_PROBLEM STATEMENT_
Reproduce the items beginning at the line that contains "Which sits higher" and ending with the line that contains "70.0 meters", substituting "stone cottage" for every occurrence of "stone house" and leaving all other text unaltered.

_ENTRIES_
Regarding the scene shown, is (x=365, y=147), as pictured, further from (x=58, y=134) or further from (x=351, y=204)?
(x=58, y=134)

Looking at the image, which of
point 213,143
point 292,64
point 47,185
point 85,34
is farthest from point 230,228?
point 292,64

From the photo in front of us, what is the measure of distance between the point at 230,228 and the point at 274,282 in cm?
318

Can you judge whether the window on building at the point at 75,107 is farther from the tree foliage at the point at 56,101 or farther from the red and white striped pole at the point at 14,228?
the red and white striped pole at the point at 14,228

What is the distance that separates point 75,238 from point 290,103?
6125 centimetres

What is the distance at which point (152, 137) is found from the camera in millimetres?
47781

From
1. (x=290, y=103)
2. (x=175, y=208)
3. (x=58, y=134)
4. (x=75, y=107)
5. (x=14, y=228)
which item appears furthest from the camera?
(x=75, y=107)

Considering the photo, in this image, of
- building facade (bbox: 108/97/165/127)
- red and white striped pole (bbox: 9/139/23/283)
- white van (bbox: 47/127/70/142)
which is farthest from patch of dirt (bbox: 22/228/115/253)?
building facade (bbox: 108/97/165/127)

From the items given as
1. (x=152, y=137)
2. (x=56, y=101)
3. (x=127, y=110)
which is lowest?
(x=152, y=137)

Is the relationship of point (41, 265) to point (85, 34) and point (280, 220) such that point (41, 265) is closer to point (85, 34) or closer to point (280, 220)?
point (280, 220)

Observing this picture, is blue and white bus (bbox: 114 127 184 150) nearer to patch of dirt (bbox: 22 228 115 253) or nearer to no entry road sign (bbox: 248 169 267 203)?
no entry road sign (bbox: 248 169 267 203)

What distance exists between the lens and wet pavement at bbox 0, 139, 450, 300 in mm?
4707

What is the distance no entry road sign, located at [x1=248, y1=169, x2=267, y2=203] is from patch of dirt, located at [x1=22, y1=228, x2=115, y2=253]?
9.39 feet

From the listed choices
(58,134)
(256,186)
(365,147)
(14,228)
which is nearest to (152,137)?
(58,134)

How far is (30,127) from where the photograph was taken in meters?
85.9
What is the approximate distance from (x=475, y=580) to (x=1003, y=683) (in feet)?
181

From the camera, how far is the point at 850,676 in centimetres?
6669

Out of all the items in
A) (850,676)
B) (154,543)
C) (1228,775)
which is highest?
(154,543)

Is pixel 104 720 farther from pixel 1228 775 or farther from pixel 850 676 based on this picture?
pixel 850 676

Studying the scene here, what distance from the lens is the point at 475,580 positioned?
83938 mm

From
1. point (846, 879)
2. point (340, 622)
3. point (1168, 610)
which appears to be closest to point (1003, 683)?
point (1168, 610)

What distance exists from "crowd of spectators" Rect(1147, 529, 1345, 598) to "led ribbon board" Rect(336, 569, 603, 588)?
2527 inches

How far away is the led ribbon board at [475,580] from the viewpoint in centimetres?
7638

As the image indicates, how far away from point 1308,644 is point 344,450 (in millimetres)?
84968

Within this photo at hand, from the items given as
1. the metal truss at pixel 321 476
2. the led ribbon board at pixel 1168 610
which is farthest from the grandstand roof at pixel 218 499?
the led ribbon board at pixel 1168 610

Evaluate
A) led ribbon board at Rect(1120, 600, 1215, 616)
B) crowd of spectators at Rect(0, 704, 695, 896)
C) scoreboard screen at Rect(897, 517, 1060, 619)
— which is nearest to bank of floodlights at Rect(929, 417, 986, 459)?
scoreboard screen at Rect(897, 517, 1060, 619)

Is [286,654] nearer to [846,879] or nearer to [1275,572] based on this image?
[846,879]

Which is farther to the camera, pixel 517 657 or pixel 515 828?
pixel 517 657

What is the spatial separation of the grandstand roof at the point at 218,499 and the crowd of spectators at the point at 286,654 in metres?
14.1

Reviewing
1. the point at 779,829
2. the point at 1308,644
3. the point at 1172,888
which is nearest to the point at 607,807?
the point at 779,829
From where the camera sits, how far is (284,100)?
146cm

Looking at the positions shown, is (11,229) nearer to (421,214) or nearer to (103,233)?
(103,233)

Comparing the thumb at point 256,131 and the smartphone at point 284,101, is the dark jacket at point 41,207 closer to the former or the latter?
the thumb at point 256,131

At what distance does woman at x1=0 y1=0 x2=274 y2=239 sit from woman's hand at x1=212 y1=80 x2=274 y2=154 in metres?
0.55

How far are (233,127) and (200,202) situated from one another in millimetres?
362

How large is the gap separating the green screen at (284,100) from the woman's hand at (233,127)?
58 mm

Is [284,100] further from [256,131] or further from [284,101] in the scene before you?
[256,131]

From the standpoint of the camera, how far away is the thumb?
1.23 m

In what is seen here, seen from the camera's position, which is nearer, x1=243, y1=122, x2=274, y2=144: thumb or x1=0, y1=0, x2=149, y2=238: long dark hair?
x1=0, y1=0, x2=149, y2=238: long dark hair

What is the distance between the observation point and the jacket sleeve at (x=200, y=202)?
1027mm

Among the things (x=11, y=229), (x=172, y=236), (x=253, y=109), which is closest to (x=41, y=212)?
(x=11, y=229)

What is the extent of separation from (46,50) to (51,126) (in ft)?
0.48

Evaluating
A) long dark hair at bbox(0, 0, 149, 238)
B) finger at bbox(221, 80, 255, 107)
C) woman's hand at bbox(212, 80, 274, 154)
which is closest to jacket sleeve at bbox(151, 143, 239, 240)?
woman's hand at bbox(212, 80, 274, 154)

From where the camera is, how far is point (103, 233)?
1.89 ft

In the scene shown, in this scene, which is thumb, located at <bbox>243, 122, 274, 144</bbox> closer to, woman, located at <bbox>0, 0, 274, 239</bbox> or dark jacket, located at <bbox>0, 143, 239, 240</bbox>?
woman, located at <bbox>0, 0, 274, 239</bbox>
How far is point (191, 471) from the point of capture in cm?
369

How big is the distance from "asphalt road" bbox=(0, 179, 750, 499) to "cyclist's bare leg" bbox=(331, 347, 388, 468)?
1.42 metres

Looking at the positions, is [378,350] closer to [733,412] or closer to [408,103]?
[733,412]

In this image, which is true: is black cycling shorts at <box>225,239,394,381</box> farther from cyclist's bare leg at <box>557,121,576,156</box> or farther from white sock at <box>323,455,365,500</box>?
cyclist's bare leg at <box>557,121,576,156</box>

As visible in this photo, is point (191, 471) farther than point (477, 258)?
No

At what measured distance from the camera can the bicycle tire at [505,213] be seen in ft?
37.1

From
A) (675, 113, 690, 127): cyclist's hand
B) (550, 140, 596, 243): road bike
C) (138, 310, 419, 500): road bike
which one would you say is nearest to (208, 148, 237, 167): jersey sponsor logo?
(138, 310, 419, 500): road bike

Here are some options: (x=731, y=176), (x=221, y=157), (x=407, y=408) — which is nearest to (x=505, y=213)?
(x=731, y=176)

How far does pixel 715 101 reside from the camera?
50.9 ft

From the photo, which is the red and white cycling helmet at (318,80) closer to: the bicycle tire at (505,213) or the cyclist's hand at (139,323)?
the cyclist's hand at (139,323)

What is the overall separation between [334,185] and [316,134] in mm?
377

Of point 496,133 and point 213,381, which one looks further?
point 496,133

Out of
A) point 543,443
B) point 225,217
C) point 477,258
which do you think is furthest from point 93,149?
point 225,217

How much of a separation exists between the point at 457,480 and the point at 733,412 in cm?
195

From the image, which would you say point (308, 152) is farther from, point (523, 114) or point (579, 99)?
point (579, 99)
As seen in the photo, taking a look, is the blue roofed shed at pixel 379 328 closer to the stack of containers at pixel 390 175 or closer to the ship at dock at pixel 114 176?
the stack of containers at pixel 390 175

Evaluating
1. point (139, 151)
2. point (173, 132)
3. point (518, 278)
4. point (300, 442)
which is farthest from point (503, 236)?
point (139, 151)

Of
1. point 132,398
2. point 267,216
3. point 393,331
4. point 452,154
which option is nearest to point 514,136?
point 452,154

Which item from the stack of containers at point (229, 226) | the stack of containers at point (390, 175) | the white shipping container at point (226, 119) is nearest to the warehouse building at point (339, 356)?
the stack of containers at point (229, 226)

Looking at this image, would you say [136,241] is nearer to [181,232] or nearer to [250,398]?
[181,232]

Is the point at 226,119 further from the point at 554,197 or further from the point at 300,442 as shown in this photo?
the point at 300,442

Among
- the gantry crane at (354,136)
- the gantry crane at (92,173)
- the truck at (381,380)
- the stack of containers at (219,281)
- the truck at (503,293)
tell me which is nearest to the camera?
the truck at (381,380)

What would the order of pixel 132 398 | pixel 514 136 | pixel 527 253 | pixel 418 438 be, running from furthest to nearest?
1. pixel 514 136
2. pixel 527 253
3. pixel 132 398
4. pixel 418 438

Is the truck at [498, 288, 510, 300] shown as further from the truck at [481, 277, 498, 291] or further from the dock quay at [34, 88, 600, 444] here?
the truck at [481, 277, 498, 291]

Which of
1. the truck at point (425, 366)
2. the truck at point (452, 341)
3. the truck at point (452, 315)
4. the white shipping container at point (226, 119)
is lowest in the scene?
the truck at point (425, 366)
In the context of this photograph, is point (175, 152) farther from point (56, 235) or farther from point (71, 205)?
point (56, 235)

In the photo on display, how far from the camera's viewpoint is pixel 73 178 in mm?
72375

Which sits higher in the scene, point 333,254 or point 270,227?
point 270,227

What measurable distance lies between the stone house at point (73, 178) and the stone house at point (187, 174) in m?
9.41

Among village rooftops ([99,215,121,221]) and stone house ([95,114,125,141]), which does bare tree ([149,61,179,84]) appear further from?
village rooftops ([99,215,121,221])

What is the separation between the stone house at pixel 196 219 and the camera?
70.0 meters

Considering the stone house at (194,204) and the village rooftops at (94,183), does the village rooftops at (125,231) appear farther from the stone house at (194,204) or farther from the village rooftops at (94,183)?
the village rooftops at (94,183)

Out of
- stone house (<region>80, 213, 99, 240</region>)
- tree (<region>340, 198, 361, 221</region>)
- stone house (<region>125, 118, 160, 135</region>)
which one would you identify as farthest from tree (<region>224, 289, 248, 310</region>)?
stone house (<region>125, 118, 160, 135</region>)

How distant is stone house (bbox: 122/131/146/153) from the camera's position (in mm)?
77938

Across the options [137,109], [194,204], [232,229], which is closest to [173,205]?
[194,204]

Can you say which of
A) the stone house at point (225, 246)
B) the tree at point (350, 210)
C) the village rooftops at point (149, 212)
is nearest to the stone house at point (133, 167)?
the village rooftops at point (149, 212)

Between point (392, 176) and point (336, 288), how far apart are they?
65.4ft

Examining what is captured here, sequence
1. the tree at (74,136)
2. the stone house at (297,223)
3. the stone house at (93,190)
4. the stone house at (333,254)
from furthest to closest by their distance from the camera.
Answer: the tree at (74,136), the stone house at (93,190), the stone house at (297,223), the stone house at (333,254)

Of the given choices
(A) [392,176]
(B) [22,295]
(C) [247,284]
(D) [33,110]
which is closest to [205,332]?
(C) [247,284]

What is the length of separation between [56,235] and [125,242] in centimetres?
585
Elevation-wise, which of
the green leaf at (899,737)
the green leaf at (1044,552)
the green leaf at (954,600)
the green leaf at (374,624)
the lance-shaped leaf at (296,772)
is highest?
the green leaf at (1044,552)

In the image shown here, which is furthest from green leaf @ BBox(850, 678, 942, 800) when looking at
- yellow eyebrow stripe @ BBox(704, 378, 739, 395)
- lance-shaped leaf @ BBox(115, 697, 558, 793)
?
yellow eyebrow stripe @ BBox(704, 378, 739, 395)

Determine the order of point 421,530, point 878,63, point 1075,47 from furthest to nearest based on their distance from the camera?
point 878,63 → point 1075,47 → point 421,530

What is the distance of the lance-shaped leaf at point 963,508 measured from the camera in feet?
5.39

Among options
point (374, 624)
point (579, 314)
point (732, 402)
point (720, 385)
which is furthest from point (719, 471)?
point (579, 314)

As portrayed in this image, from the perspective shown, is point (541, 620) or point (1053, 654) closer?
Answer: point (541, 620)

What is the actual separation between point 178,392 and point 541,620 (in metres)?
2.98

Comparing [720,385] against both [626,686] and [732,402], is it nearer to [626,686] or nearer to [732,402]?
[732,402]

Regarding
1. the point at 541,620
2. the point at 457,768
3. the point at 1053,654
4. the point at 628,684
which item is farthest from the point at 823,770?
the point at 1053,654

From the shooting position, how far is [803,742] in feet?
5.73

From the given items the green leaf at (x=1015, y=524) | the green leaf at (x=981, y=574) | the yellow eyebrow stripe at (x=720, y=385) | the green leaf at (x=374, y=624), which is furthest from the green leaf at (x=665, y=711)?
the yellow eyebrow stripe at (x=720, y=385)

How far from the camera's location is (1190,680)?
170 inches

_EXPECTED ANSWER_
Which sits higher in the scene, point 333,254 or point 270,227?
point 270,227

What measurable distance lies between the stone cottage at point (73, 178) and the stone cottage at point (187, 174) in m?
9.41

Among village rooftops ([99,215,121,221]) and stone cottage ([95,114,125,141]), which does bare tree ([149,61,179,84]) appear further from?
village rooftops ([99,215,121,221])

What is the separation between the stone cottage at pixel 196 219 and the camera?
70.0 meters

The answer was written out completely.